Cuiabá, 18/09/2026

Deputados pedem vista e votação do projeto da pesca é adiada mais uma vez

Sete parlamentares pediram vista da matéria, que tem previsão de entrar novamente em pauta na 6ª

A votação do projeto de lei do “transporte zero”, marcada para esta quinta-feira (1°), na Assembleia Legislativa, foi adiada, mais uma vez, por pedido de vista dos deputados Wilson Santos (PSD), Elizeu Nascimento (PL); Lúdio Cabral (PT), Valdir Barranco (PT), Dilmar Dal Bosco (União) e Max Russi (PSB). Presidente em exercício da Mesa, a deputada Janaina Riva (MDB) confirmou que a próxima votação será na sessão extraordinária marcada para amanhã (2). 

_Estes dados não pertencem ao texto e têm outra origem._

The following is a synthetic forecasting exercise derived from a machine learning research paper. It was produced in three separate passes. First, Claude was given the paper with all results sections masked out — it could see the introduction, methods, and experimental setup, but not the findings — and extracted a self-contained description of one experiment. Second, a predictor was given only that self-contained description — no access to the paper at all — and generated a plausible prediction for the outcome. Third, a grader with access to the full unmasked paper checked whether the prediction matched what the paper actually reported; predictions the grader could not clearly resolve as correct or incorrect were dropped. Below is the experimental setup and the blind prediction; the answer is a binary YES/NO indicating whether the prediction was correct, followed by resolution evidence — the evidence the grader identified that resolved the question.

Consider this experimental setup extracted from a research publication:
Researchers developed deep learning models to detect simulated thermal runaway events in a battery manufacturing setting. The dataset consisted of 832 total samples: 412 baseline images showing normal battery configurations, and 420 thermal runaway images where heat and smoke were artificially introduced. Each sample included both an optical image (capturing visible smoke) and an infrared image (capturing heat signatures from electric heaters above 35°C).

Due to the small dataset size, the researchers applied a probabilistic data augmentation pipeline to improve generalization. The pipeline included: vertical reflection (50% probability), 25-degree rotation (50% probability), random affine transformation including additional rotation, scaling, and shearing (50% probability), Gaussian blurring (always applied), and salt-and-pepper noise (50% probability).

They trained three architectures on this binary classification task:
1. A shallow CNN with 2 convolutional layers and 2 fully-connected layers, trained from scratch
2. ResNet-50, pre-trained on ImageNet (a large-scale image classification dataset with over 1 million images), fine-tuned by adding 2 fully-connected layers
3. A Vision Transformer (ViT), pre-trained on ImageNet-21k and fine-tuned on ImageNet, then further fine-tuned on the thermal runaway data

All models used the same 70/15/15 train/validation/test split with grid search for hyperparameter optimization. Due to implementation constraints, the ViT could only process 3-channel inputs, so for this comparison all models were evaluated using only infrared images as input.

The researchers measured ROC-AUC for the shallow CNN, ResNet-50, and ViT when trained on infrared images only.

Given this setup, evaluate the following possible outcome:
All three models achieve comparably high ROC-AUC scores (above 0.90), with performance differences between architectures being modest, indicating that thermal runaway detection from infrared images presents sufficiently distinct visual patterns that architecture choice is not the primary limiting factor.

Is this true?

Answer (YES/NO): NO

A proposta, que prevê proibição do transporte, armazenamento e comercialização de pescado nos rios de Mato Grosso pelos próximos cinco anos, foi apresentada pelo Governo do Estado ontem (31) e deveria ter sido votada no mesmo dia, mas o deputado Wilson Santos (PSD) pediu vista do projeto para analisar o texto.

Marcos Lopes/ALMT

Segundo o texto, o objetivo do projeto é atrair turistas e dobrar o turismo de pesca no Estado. O transporte, armazenamento e comercialização do pescado ficariam proibidos. Somente a modalidade pesque e solte e a pesca de subsistência seriam permitidas. Ainda segundo o projeto, os pescadores receberiam um auxílio financeiro de R$ 1.320 no primeiro ano, R$ 660 reais no segundo ano e R$ 330 no terceiro. O auxilio não se estende para os últimos dois anos de vigência.

Wilson disse que o Executivo não consultou as comunidades indígenas e ribeirinhas e que o projeto possui vícios. “Não possui qualidade e nem substância para jogar milhares de famílias no olho da rua”, criticou, em entrevista à imprensa.

Ele afirmou ainda que irá “postergar ao máximo essa votação até que, quem sabe, haja um convencimento da maioria dos parlamentares ou uma decisão da Justiça em favor dos mais humildes”.

AL precisa se posicionar

A deputada Janaina acredita que até a semana que vem a análise do texto com as alterações necessárias seja concluída e que a Assembleia irá tomar uma decisão. 

“Não podemos perder a discussão da pauta, que no passado aconteceu de esperar demais e nunca foi votado. Pelo sim ou pelo não, a Assembleia tem que tomar uma decisão sobre o tema, mesmo que seja para reprovar”, afirmou a emedebista.

O projeto deverá passar por duas votações e, se for aprovado, segue para sanção do Governo do Estado. A medida passa a valer a partir do dia 1º de janeiro de 2024 e ficará vigente pelos próximos cinco anos.